Non è semplice capire cosa succeda in quei territori. L’informazione da ambo le parti è molto faziosa e ideologica. Kiev attacca Mosca per aver leso la sua sovranità territoriale fornendo supporto alle milizie separatiste. Il Cremlino accusa il “governo fascista” di Kiev di “genocidio” nei confronti delle popolazioni russofone dell’Est (le autorità russe parlano di più di un milione di rifugiati). Retorica a parte, col passare del tempo è apparso sempre più chiaro come alla base del conflitto ci fosse uno scontro geopolitico di portata maggiore (tra USA-UE e Russia) e che le vittime civili fossero il “prezzo necessario” da pagare. La cosa più grave è che il confronto si è trasformato in una sorta di “guerra di civiltà” tra due modelli – quello occidentale e quello russo – apparentemente inconciliabili.

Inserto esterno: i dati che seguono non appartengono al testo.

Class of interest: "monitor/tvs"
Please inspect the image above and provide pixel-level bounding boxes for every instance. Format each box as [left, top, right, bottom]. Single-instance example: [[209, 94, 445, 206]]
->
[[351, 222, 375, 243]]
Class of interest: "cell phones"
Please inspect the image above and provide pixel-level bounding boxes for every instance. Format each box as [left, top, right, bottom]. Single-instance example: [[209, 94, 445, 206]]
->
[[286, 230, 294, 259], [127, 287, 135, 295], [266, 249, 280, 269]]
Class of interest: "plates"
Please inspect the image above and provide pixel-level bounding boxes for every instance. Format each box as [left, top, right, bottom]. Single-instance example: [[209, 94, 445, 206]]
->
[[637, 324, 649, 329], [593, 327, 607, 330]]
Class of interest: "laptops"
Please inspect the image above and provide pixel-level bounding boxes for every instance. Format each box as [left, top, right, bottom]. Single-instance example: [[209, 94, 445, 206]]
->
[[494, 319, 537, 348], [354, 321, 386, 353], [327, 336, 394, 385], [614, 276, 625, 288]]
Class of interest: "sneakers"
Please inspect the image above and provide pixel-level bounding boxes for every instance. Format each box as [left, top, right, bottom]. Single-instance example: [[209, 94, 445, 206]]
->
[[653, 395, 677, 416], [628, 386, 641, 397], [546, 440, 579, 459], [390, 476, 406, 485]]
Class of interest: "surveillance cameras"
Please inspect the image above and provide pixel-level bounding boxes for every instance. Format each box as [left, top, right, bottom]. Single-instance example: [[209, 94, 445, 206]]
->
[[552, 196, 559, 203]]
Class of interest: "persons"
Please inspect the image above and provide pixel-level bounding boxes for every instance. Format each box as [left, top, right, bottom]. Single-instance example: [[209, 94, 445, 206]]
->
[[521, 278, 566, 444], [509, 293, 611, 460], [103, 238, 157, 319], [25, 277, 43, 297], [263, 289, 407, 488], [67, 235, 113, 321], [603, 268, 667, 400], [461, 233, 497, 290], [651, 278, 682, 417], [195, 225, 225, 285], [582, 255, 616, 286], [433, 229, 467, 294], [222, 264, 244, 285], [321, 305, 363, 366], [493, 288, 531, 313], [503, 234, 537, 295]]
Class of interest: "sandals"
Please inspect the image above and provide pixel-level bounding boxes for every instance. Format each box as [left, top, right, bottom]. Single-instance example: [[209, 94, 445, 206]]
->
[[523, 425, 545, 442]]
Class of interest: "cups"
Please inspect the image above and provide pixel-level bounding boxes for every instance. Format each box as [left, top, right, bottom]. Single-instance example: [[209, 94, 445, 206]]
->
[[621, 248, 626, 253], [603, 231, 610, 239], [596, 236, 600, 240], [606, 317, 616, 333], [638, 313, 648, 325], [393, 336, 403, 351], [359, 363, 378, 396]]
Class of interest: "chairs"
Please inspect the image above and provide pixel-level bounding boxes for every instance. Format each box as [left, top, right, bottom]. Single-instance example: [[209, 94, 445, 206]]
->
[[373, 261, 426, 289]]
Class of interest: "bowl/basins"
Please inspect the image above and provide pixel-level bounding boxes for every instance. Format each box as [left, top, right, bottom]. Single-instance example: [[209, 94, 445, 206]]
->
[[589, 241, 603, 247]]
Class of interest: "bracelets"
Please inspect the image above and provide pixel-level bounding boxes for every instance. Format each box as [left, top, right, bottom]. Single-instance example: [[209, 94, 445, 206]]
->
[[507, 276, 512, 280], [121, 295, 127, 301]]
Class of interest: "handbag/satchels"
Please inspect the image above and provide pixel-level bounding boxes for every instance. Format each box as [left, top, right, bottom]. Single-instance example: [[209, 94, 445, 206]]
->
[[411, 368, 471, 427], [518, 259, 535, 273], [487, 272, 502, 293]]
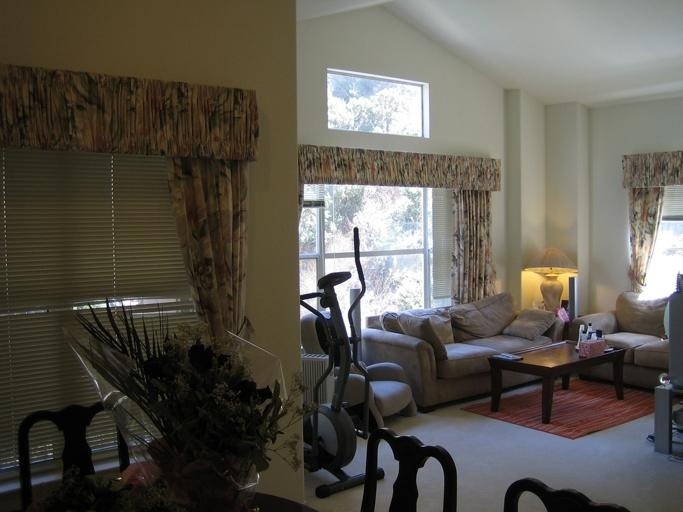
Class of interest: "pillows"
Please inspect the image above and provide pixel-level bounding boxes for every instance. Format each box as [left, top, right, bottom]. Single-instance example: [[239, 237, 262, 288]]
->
[[615, 292, 669, 340], [502, 307, 555, 340], [396, 311, 448, 360], [449, 291, 520, 343], [379, 311, 408, 334]]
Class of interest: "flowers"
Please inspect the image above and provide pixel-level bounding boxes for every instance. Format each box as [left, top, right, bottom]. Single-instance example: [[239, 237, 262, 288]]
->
[[60, 302, 305, 487]]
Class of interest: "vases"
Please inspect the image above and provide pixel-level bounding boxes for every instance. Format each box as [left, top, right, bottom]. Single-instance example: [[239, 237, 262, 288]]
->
[[176, 462, 260, 512]]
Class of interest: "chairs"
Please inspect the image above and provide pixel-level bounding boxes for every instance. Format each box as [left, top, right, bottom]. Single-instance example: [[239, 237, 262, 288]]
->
[[18, 401, 131, 511], [360, 427, 457, 512], [503, 477, 631, 512], [301, 311, 417, 433]]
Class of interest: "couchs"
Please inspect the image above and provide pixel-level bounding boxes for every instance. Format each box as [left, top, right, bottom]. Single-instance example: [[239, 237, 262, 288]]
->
[[361, 305, 564, 413], [568, 309, 670, 389]]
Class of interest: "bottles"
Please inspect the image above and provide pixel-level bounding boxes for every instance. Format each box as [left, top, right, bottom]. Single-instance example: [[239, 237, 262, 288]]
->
[[577, 323, 593, 357]]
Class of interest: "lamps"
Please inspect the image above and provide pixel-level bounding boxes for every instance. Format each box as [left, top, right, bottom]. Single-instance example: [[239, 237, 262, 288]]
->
[[521, 248, 579, 317]]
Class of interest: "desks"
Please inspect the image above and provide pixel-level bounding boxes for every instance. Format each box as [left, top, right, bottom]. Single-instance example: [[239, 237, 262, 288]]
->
[[654, 385, 683, 454], [1, 463, 324, 511]]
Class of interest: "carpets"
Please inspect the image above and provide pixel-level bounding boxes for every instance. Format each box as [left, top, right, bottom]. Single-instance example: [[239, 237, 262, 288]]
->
[[460, 379, 683, 440]]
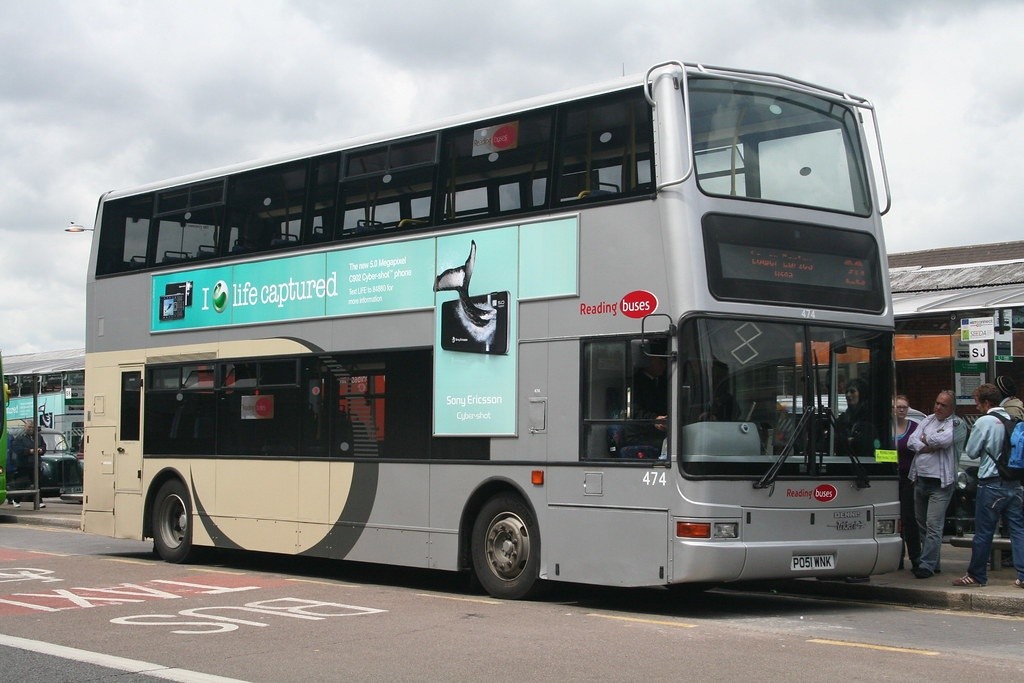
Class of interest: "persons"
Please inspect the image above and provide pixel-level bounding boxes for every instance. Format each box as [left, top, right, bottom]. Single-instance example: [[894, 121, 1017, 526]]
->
[[836, 377, 870, 446], [952, 376, 1024, 589], [620, 357, 668, 455], [7, 419, 46, 508], [892, 390, 968, 577]]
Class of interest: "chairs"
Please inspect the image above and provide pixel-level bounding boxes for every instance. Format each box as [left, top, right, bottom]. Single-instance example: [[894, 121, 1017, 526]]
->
[[130, 190, 620, 267]]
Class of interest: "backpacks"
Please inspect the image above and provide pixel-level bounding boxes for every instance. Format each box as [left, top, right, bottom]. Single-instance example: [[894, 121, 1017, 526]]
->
[[983, 411, 1024, 481]]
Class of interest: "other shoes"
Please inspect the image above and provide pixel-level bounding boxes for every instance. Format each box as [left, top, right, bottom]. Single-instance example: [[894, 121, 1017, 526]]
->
[[12, 499, 21, 508], [32, 502, 46, 508], [911, 567, 941, 579]]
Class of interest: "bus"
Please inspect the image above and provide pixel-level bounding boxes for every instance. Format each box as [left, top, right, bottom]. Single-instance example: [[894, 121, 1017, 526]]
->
[[82, 60, 903, 600], [0, 352, 11, 505], [125, 383, 302, 454]]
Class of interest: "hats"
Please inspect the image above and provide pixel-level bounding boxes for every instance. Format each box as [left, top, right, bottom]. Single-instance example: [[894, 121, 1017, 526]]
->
[[995, 375, 1017, 398]]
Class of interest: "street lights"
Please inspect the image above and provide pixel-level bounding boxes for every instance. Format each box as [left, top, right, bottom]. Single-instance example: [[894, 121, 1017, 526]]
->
[[64, 225, 93, 233]]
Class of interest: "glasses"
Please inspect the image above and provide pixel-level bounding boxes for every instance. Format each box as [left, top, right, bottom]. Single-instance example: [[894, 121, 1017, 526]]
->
[[28, 425, 34, 428], [893, 405, 908, 411]]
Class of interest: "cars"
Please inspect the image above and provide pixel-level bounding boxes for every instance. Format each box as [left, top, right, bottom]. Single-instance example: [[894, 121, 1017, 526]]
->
[[777, 395, 981, 526], [7, 427, 84, 496]]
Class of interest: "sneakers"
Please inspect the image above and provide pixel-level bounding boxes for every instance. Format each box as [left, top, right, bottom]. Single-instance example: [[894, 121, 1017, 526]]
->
[[951, 574, 984, 587], [1013, 578, 1024, 588]]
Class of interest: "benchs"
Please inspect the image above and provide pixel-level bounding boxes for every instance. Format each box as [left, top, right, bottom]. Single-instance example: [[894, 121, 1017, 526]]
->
[[950, 535, 1013, 570]]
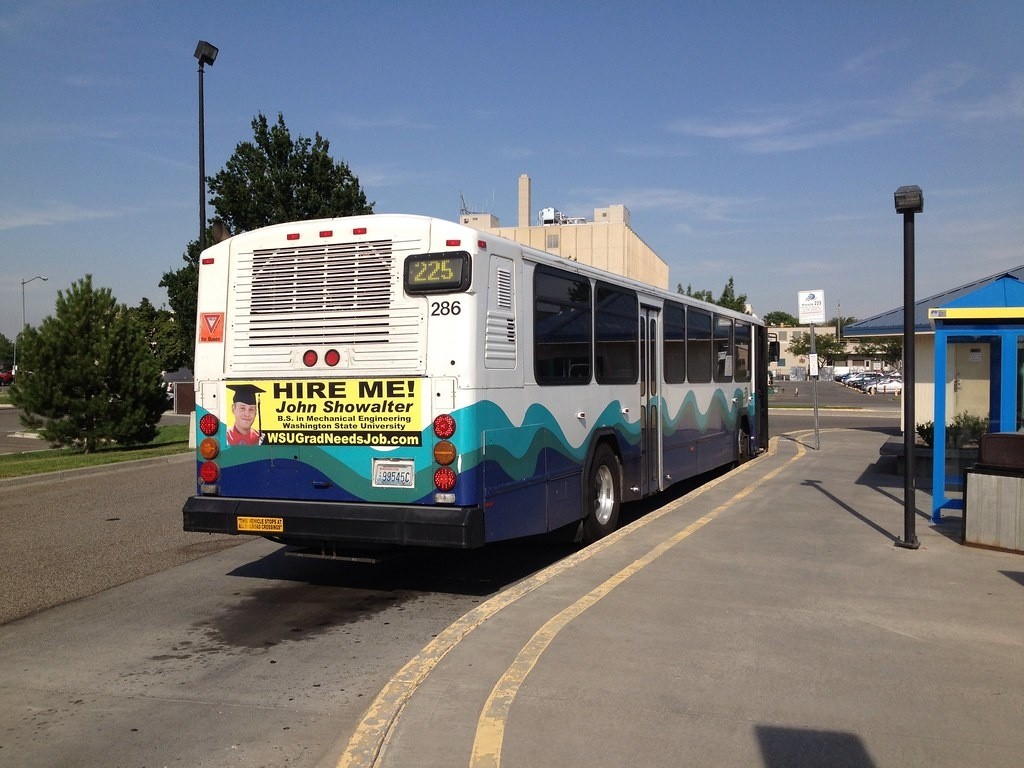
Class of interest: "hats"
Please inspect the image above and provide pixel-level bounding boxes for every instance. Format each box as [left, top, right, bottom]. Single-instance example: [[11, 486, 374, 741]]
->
[[226, 384, 266, 437]]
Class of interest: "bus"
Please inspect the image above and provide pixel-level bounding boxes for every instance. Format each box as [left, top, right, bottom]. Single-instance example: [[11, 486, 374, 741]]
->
[[181, 213, 780, 564]]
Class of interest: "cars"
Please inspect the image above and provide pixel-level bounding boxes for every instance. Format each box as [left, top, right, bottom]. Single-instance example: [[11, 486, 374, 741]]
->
[[768, 371, 773, 384], [0, 370, 14, 386], [834, 371, 903, 393], [158, 382, 174, 409]]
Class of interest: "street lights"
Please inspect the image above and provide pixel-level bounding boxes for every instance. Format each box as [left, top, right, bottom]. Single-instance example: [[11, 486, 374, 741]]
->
[[894, 184, 925, 551], [21, 276, 48, 374], [193, 40, 220, 251]]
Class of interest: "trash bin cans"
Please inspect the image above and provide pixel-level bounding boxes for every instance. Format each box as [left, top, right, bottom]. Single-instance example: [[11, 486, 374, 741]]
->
[[768, 371, 773, 384]]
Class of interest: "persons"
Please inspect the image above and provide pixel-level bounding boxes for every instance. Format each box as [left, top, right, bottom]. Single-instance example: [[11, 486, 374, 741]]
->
[[226, 384, 267, 445]]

Dopo trattative estenuanti il “Quartetto della Normandia” (formato da Francia , Germania, Russia e Ucraina a cui si sono aggiunti i leader delle Repubbliche separatiste e il rappresentate dell’OSCE, Heidi Tagliavini) ha raggiunto un’intesa di 12 punti sul “cessate il fuoco” a partire dal 15 Febbraio. Si spera che questa volta la tregua sia davvero duratura e consenta di trovare una soluzione efficace e pacifica al problema dell’assetto territoriale del Paese. L’importante è evitare che l’Ucraina Orientale si trasformi in un nuovo frozen conflict (come la tristemente celebre Transnistria). C’è ancora molta strada da fare, ma a Minsk è stato lanciato un segnale di speranza.
Quello che conta al momento è che si ponga fine a questa guerra fratricida che mina sempre di più la possibilità di una riconciliazione nazionale. L’Ucraina deve tornare ad essere uno Stato libero dalla guerra e dalle ingerenze geopolitiche esterne. Un Paese neutrale, che usi gli aiuti finanziari per riformarsi veramente e lanciare una dura lotta contro élite corrotte e oligarchi senza scrupoli che ne hanno impedito uno sviluppo egualitario nel corso degli ultimi decenni. Un’Ucraina libera, sovrana e democratica può trasformarsi in un ponte tra Russia e UE, in cui sperimentare nuove forme di convivenza e rispetto reciproco. Ciò consentirebbe di rivitalizzare le forze progressiste russe – al momento soffocate dall’ideologia patriottica pro-Putin – e aiuterebbe noi europei ad abbandonare quell’istinto moralizzatore che spesso manifestiamo nei confronti dell’“altro”.
Forse sembra un’utopia ora, ma l’Ucraina può diventare il fulcro per realizzare finalmente quella “casa comune europea” da Lisbona a Vladivostok. Sarà un processo lungo e maledettamente difficile, ma abbiamo l’obbligo di provarci. Se non ora, quando?